The kooky STRRET structure


If you’ve messed with the shell namespace, you’ve no doubt run across the kooky STRRET structure, which is used by IShellFolder::GetDisplayNameOf to return names of shell items. As you can see from its documentation, a STRRET is sometimes an ANSI string buffer, sometimes a pointer to a UNICODE string, sometimes (and this is the kookiest bit) an offset into a pidl. What is going on here?

The STRRET structure burst onto the scene during the Windows 95 era. Computers during this time were still comparatively slow and memory-constrained. (Windows 95’s minimum hardware requirements were for 4MB of memory and a 386DX processor – which ran at a whopping 25MHz.) It was much faster to allocate memory off the stack (a simple “sub” instruction) than to allocate it from the heap (which might take thousands of instructions!), so the STRRET structure was designed so the common (for Windows 95) scenarios could be satisfied without needing a heap allocation.

The STRRET_OFFSET flag took this to an even greater extreme. Often, you kept the name inside the pidl, and copying it into the STRRET structure would take, gosh, 200 clocks (!). To avoid this wasteful memory copying, STRRET_OFFSET allowed you to return just an offset into the pidl, which the caller could then copy out of directly.

Woo-hoo, you saved a string copy.

Of course, as time passed and computers got faster and memory became more readily available, these micro-optimizations have turned into annoyances. Saving 200 clock cycles on a string copy operation is hardly worth it any more. On a 1GHz processor, a single soft page fault costs you over a million cycles; a hard page fault costs you tens of millions.

You can copy a lot of strings in twenty million cycles.

What’s more, the scenarios that were common in Windows 95 aren’t quite so common any more, so the original scenario that the optimization was tailored for hardly occurs any more. It’s an optimization that has outlived its usefulness.

Fortunately, you don’t have to think about the STRRET structure any more. There are several helper functions that take the STRRET structure and turn it into something much easier to manipulate.

The kookiness of the STRRET structure has now been encapsulated away. Thank goodness.

Comments (10)
  1. nikita says:

    It was much faster to allocate memory off the stack (a

    > simple "sub" instruction) than to allocate it from the

    > heap (which might take thousands of instructions!),

    Eh? Surely stack allocation became faster relative

    to the generic memory allocator during last ten years.

    For one thing, all `per-cpu magazines’ notwithstanding,

    allocator still acquires some kind of lock occasionaly,

    and resulting coherent bus traffic is very expensive.

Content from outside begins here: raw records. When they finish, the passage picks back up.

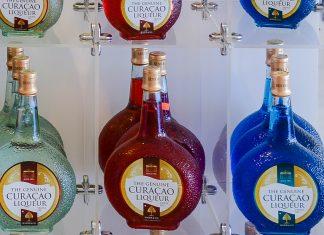 Der weltweit bekannte (Blue) Curaçao Im Shop der Curaçao-Likör-Destillerie in Willemstad, Curaçao - © James Camel / franks-travelbox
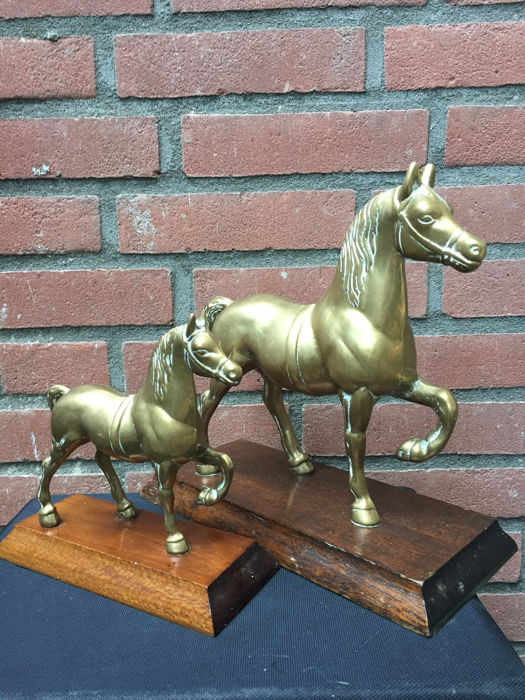 2 copper horse figurines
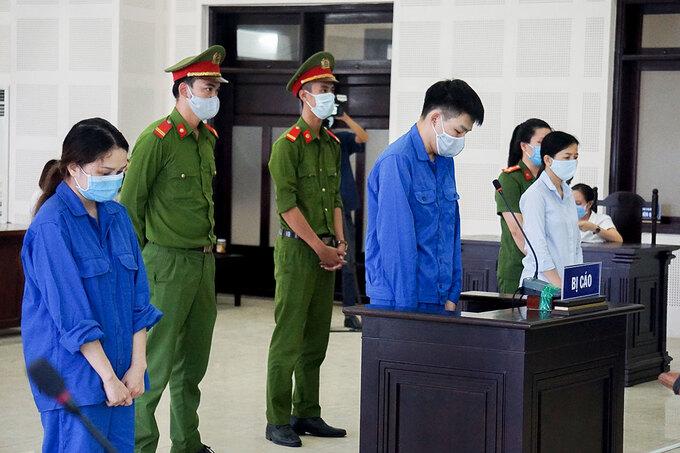 Từ trái qua, Trinh, Fa, và Diễm tại phiên xử sơ thẩm ngày 29/8. Ảnh: Đông Hồ.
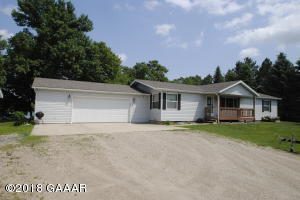 Affordable Lake home - 5 bedrooms! Huge deck and big beautiful yard!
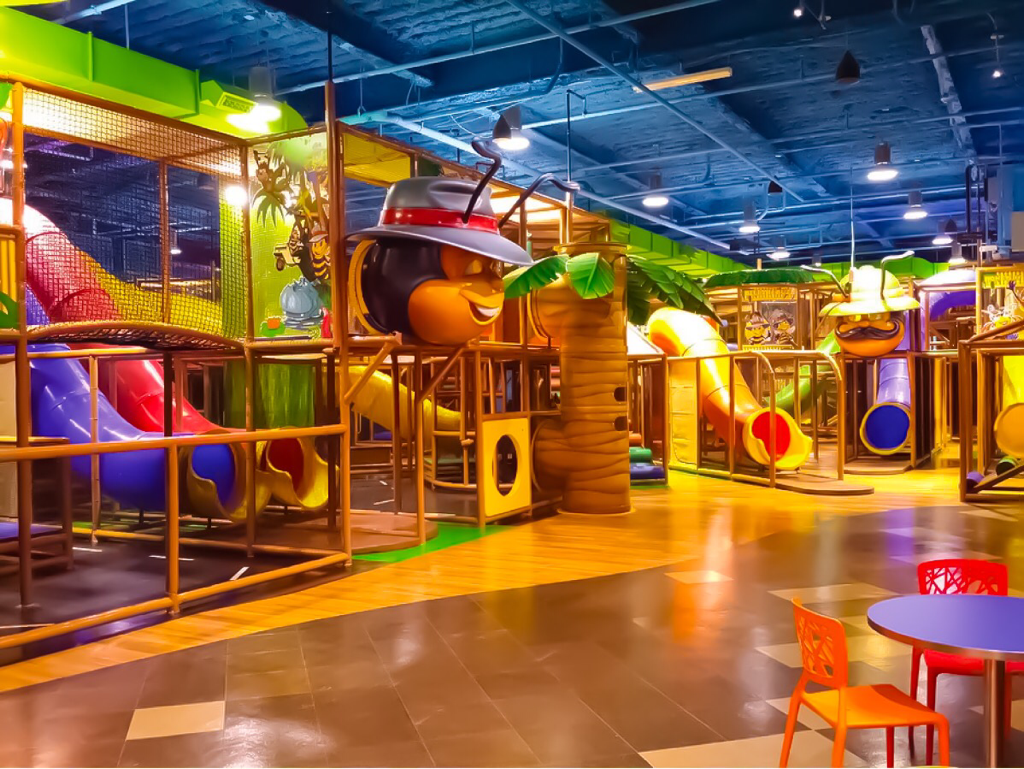 9 Reasons Your Family Needs A Buffalo Walden Galleria Staycation ~WNY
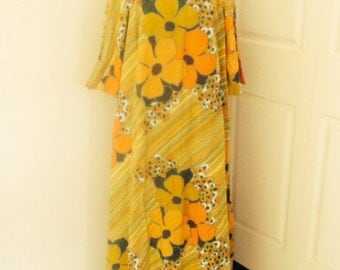 Vintage Kiyomi Maxi Dress Hawaiian Mod Happy Flowers Boho Bark Cloth Psychedelic small to Med 60s
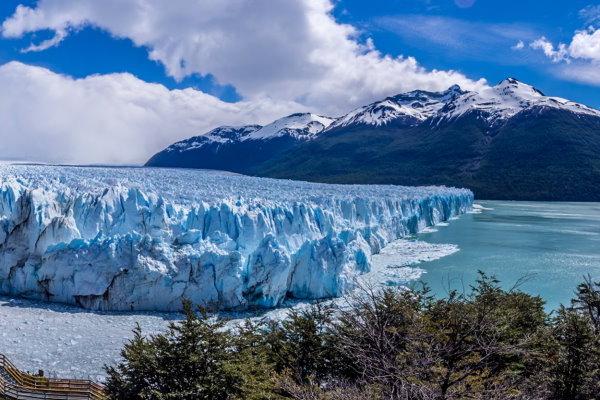 Schauspiel Perito Moreno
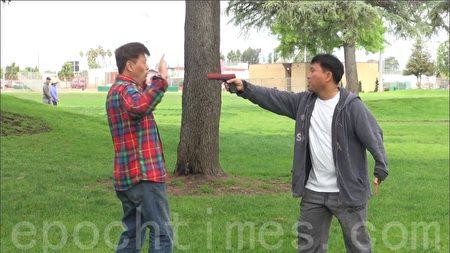 在歹徒有槍你沒槍的情況下,只能後退再後退、逃跑。(薛文/大紀元)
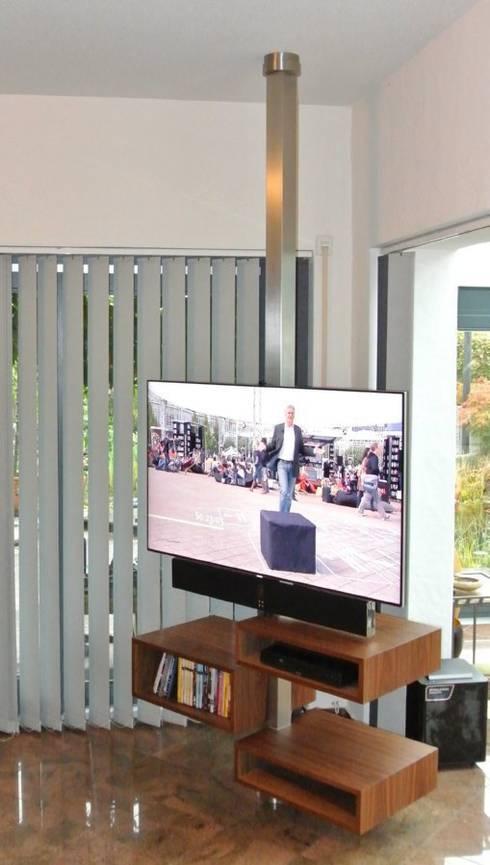 Multimedia room by Edelstahl Atelier Crouse - Stainless Steel Atelier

    Taking even uncontended spin-lock on modern x86 is

    hundreds cycles (but still one instruction).

  2. AF says:

    On a 1GHz processor, a single soft page fault costs you over a million cycles

    What? Two context switches, one new PTE, and a 4k memcpy… takes 1e6 cycles?

  3. Michael says:

    Yes, on a 1GHz processor 1 million cycles is a millisecond, which seems way too long for a soft page fault. Raymond, surely you mean a hard page fault?

  4. Raymond Chen says:

    Hard page faults are killer since you are at the mercy of the disk drive. It’s not too unusual for this to be as slow as 10ms.

    Soft page faults are more like 80,000 cycles according to this article http://msdn.microsoft.com/library/en-us/dnvc60/html/optcode.asp

  5. Merle says:

    I love the way the MSDN article "translates" times into "human" terms:

    "Therefore, a typical "soft" page fault incurs a 200-microsecond penalty, which is 80,000 CPU cycles. To put that in human terms, if it took 1 second to read a byte from the primary CPU cache, it would take almost a day to process a page fault."

    Erm, yeah, but your 10ms hard drive access would translate into a fifty day penalty. Kind of like physical-mailing off for a book from Botswana.

    And, yes, this is a huge performance hit, no doubt. I just have a beef with their comparison.

  6. Skywing says:

    Not all page faults incur a disk access. For instance, touching an uncommitted range will cause a page fault, but will not cause a pagefile hit (instead, you’ll eventually see a STATUS_ACCESS_VIOLATION exception in user mode).

  7. josh says:

    I’m confused… how much did a page fault cost on a 25MHz machine then?

  8. Eric Newton says:

    So STRRET is still around but just encapsulated?

    Ah well, at least when its encapsulated, the possibility exists to get rid of a dated idea.

  9. Jack Mathews says:

    Skywing: Right, that’s a soft page fault. That’s why there’s the differentiation

  10. Jack Mathews says:

    josh:

    Well, since disks haven’t sped up THAT much, page faults took less clock cycles. So if disks are twice as fast, but processors are 10x faster, then page faults would take 5x less clock cycles on the slower machine. Same with RAM. RAM hasn’t kept up with CPU clock speeds, so you can do similar kinds of math for that.

Comments are closed.